Trivia: He claimed the crown with the answer of “Fred Noonan.” 


Jim Lowe has been a vocalist, who had a number-one hit record in 1956 with “The Green Door.” 

He’s also a pianist, composer and an air personality, who used trivia during the lonesome overnight hours when he was on WNEW’s Milkman’s Matinee” decades ago before he went on to appear on NBC Monitor and in other venues. 

Jim became the King of Trivia and held the title until he met Bill. 

“I asked him, ‘Who, on her fatal flight, was Amelia Earhart’s co-pilot,” Jim wrote of his attempt to stump him with a Hall of Fame question. 

“With no hesitation and looking me right in the eye, he replied, ‘Fred Noonan, of course,’ ” Jim wrote in the foreword to “The Over 60 Trivia Book,” which was published in 2002 (St. Johann Press). 

“After asking him two additional questions of equal density and intensity, I proclaimed him the new King of Trivia and gave myself the modest honorific of Emperor of Esoterica,” Jim stated. 

These days, Bill frequently discusses trivia and the music and radio shows the 1940s and 1950s at senior citizen centers and libraries. 

“People tell me that I remind them of the joy that they had as a kid,” he said regarding his appearances.

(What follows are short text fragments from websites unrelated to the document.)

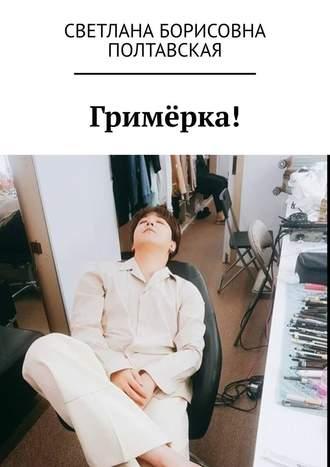 Светлана Полтавская, Гримёрка!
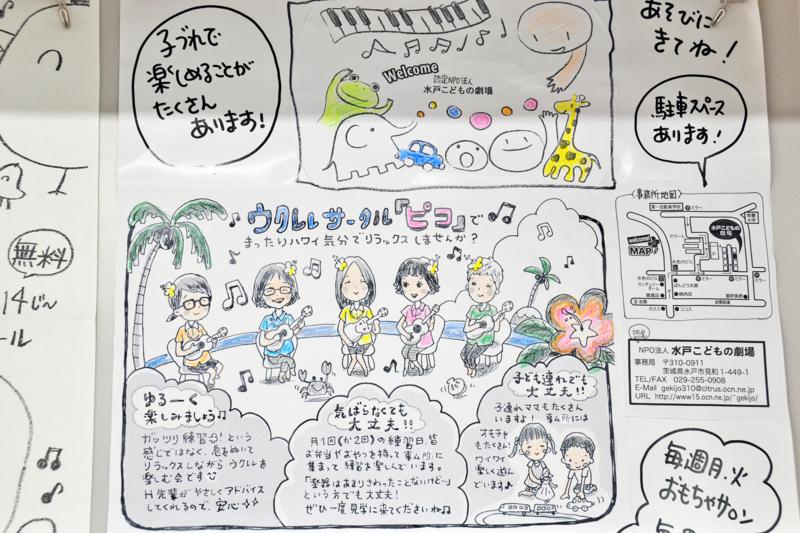 f:id:daisukiibaraki:20140718150934j:image:w360:left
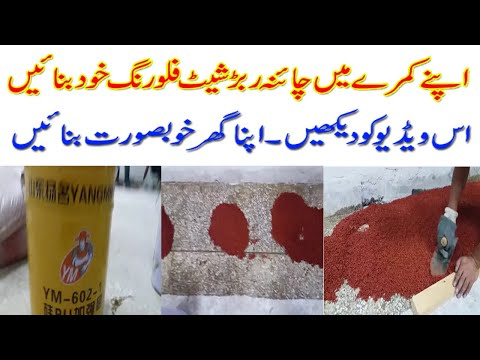 HOW TO INSTALL CHINA EPOXY RUBBER FLOORING | WATCH THIS CHINEE WORKER VIDEO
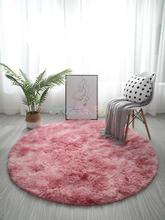 Tie-dyed Round Carpet Livingroom Plush Fluffy Rug Home Decor Shaggy Bedroom Sofa Coffee Table Floor Mat Soft Kidsroom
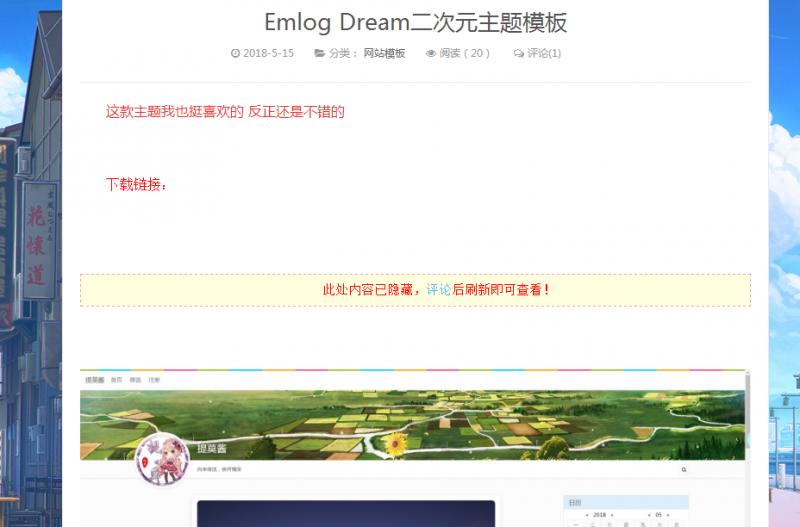 Emlog插件简约回复可见插件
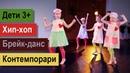 Дети 3 Хип-хоп Брейк-данс Контемпорари Школа танца и творчества МОРЕ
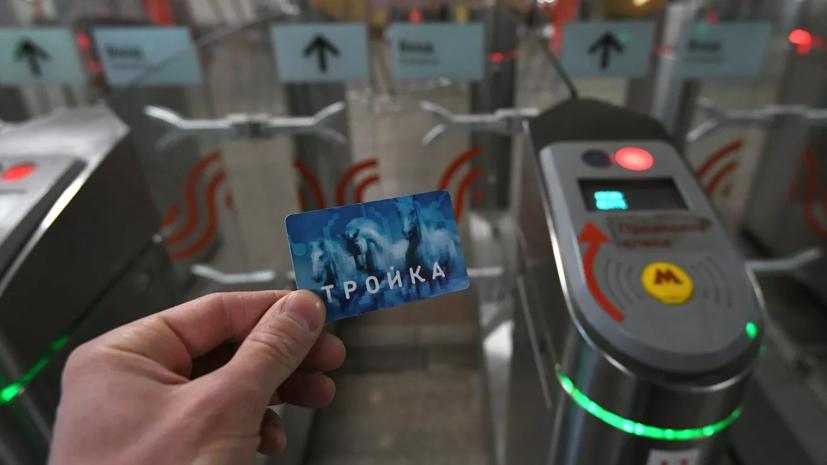 Москва и Петербург разрабатывают единую карту для оплаты проезда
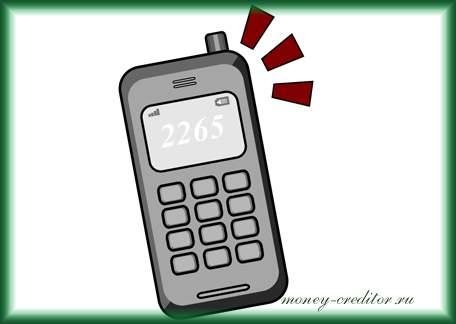 узнать баланс карты альфа банк по смс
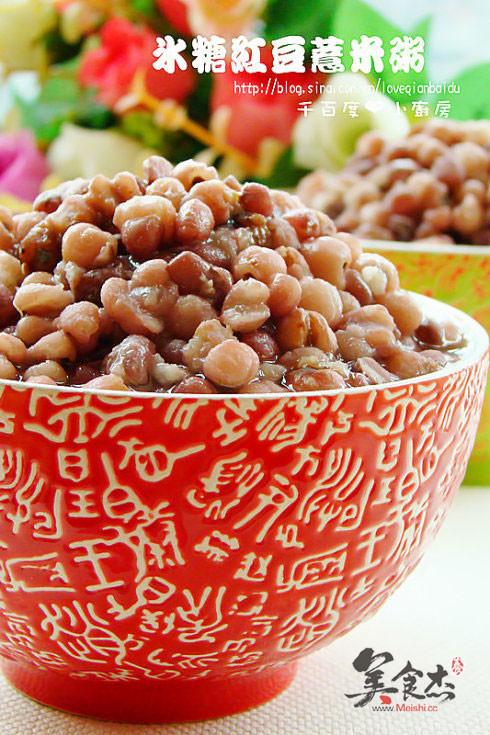 冰糖红豆薏米粥Jz.jpg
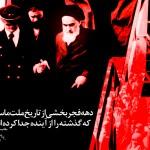 دهه فجر اصفهان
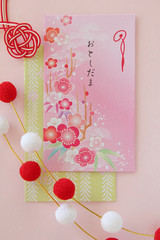 Japanese envelope for presenting a gift of money in new year,with new year ornaments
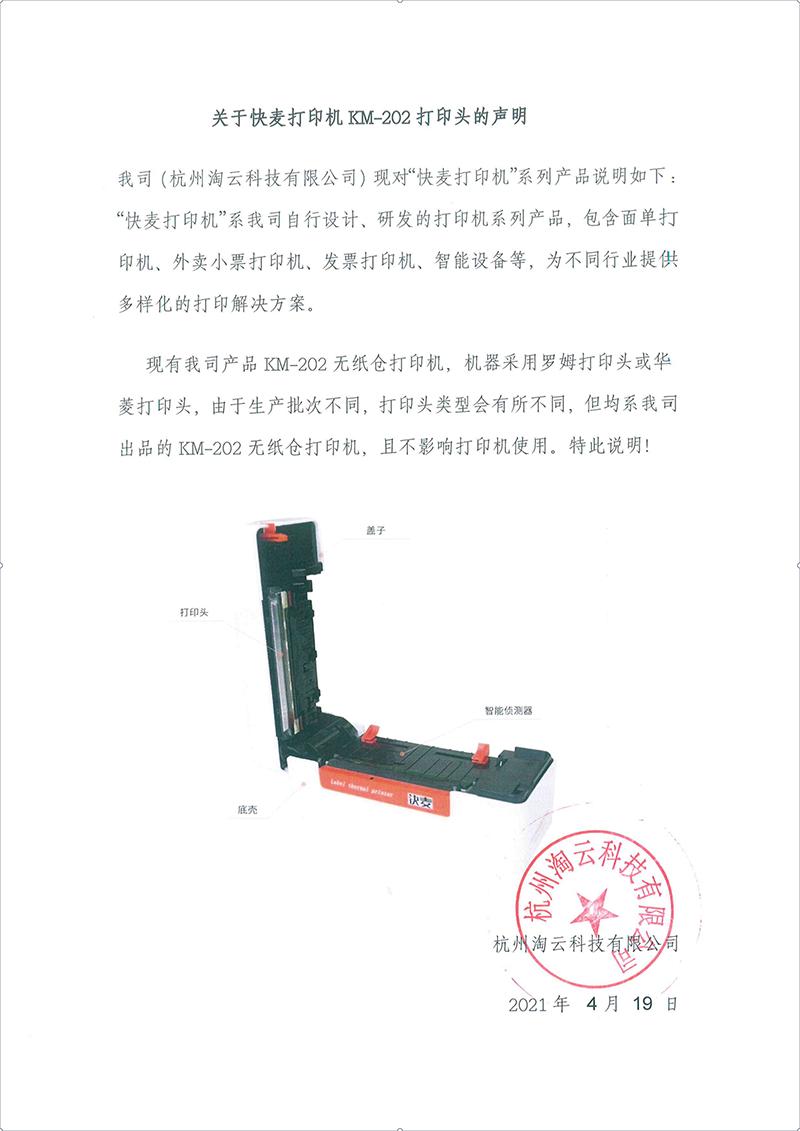 关于KM-202打印头的说明_00.png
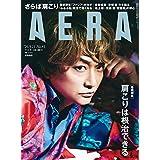 AERA 2020年 9/21号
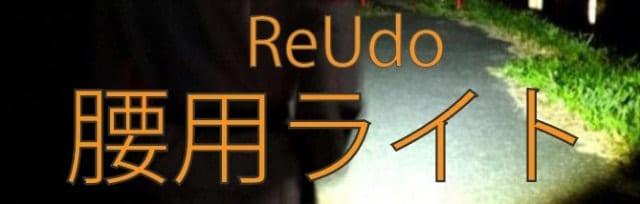 REUDOの腰用ライト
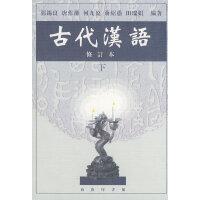【旧书二手书8成新】古代汉语修订本下册 郭锡良 唐作潘 何九盈 商务印书馆 97871000278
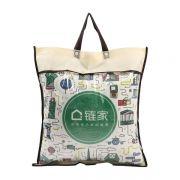多功能时尚抱枕被 靠垫被子两用礼品  公司定制礼品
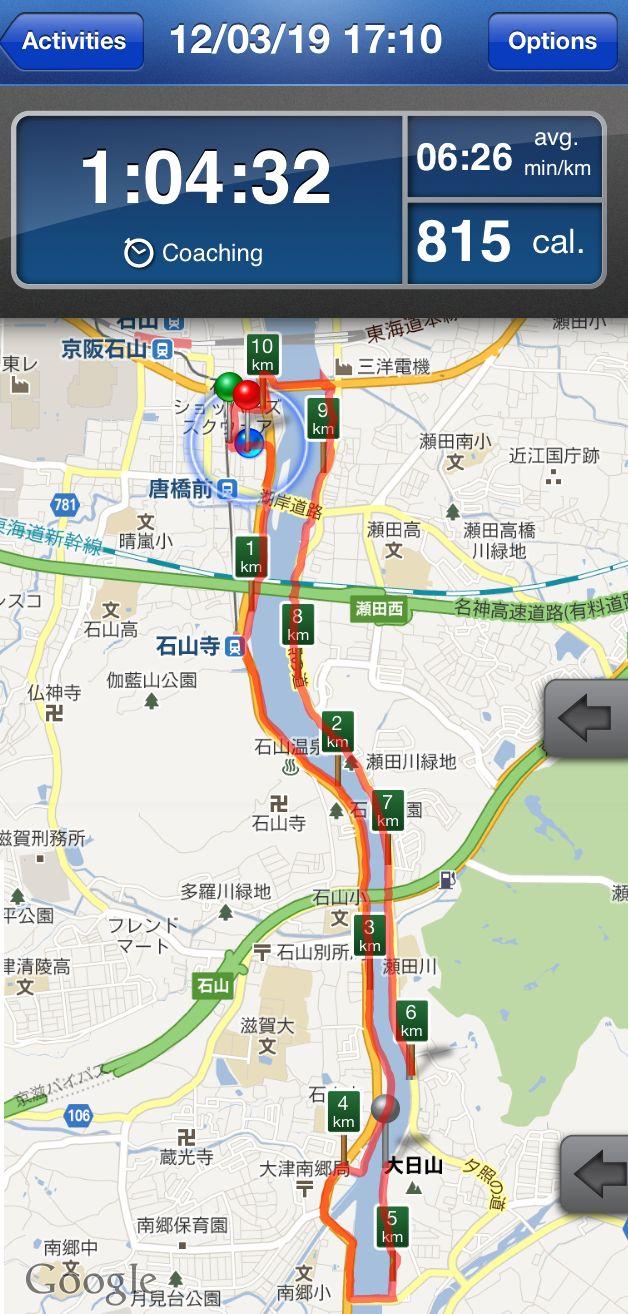 20120319map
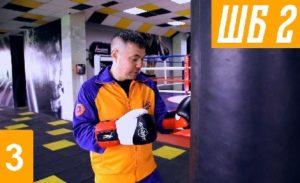 Уроки Бокса от Константина Цзю - 1 Этап. Тренировка 2 - Серия 3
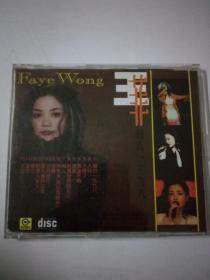 CD 王菲.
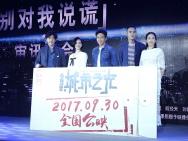 """《城市之光》定档国庆 邓超犀利""""测谎""""阮经天"""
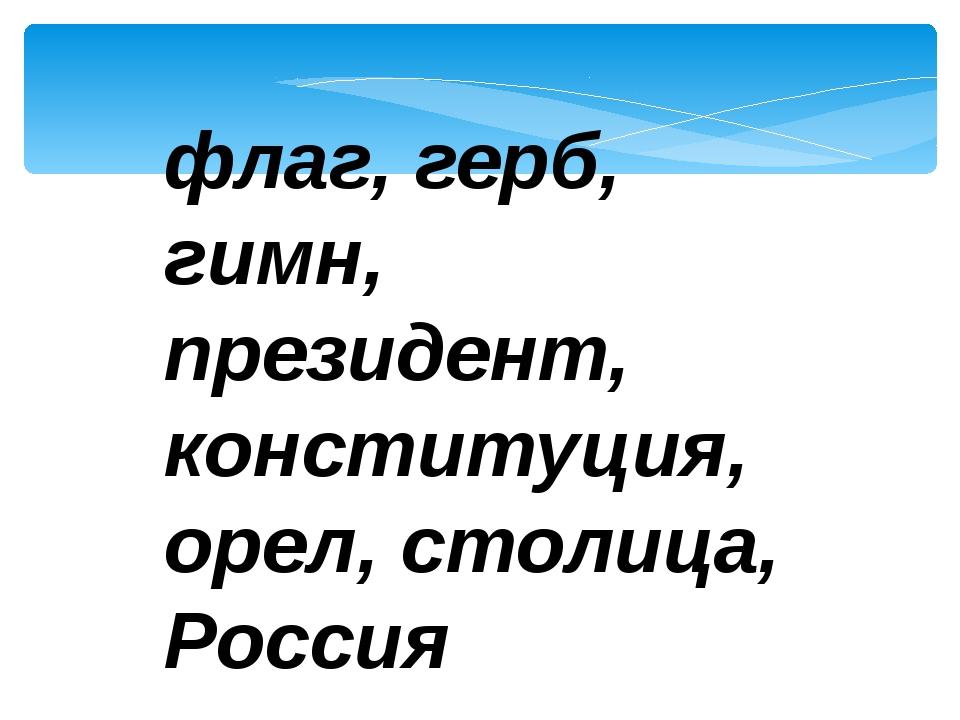 флаг, герб, гимн, президент, конституция, орел, столица, Россия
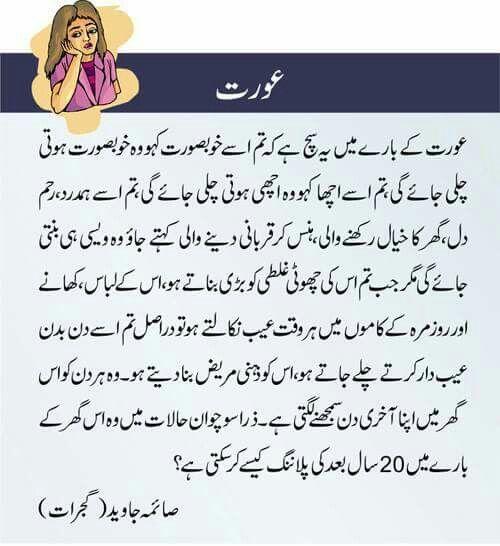 Bad Wife Quotes In Urdu: Pin By Khalida Bano On Urdu Stuff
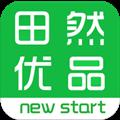 田然优品 V5.1.0 安卓版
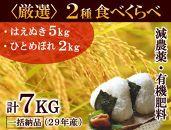 ≪減農薬・有機肥料≫『月山の恵み』厳選2種食べくらべセット7kg[はえぬき5kg・ひとめぼれ2kg]庄内米(29年産)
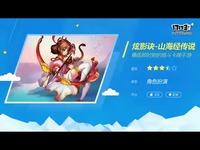 炫影诀山海经传说菀草壹http://www.duday.cn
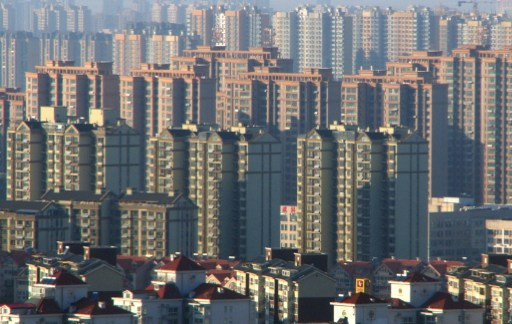 A view of a cluster of residential apartment buildings in Ji'nan city, China. Photo: Imaginechina/Da Qing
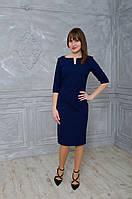 Строгое темно-синие платье с вырезом. Размер 42!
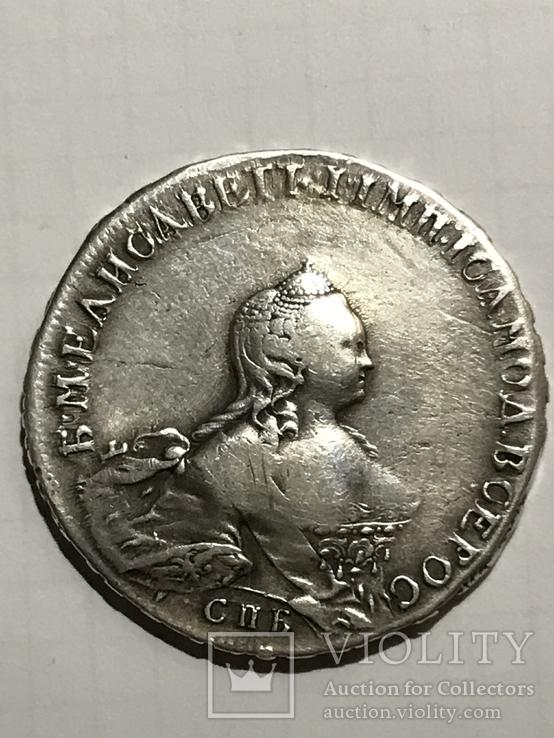 1 рубль 1754 года СПБ - IM серебро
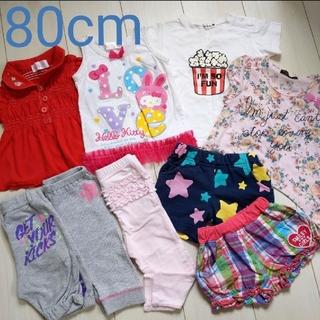 Branshes - まとめ売り 女の子 保育園 夏服 半袖 Tシャツ レギンス ショートパンツ 80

Trivia: Even though you never saw him on the air, he got more fan male than popular ABC morning newscaster Kathleen Sullivan. 


Bill said interest in his mastery of trivia began while working as the staff announcer for ABC’s World News This Morning in 1982. 

He said that one day due to a technical problem a producer asked him to enlarge his time check leading into a commercial, so he asked a trivia question regarding Thomas Jefferson. 

A short time later the trivia questions became a regular part of the station breaks and Bill started to receive more mail than the anchors. 

He has been gathering data for decades. 

In the early-1960s he wrote “Radio’s Golden Age,” with Frank Buxton, which chronicled some of the old-time radio shows before rock & roll emerged. 

Bill said that except for NBC, the networks had very little information on file about the shows and that he and Frank had to use several fan magazines as sources. 

His second book, “The Big Broadcast,” also was written with Frank, who preceded him as the co-host of Discovery from 1962 to 1966 and later directed episodes of ABC’s Love American Style and The Odd Couple and also hosted a quiz show. 

“The Big Broadcast” chronicles the radio shows from 1920 to 1950. 

He also wrote a novel, “D.J.,” in the 1970s with Allan Jefferys, who also was an ABC staff announcer at the time and now lives in North Carolina. 

In 1990, after 30 years, Bill accepted an early retirement package from ABC and became a staff announcer at WOR, Channel 9, in New York City for three years. 

From there, he had two stints at Juke Box Radio - playing music by Frank Sinatra, Bing Crosby and Perry Como, among others – and in between worked at WVNJ radio. 

He currently does voiceovers for Bloomberg Radio, which he has worked for off and on for 10 years, and for cable channels in Rockland and Westchester counties in New York state. 

Bill and his wife, Rosemary, have lived in Valley Cottage since 1962 and have two grown daughters and son. 

He recently shot a pilot for a television show on the old movies that may be picked up by a cable channel. 

On March 18 Bill will start hosting a four-hour Internet radio show for RadioASB (American Song Book) with music of the 1940s and 1950s that he believes might eventually be acquired by one of the satellite networks. The show will air live on Saturdays from a studio in Hillsborough, N.J., and also will probably air on tape on Sundays. 

The veteran announcer said he doesn’t yet have a subscription to either XM or Sirius, the two satellite networks, but a daughter does and she enjoys the programming. 

“I think radio makes more sense when people specialize,” Bill said. “I find news intrusive when I listen for music. And I say that as a former newscaster. 

“I think satellite radio is the wave of the future,” he said. “From what I read, people are ready [for satellite]. They don’t want outside intrusions. 

“I see the satellite networks as being similar to cable television,” Bill said. “Bit by bit cable became a larger share of the market. Now about 95 percent of what I watch is on cable television, but it took a while to reach that point.”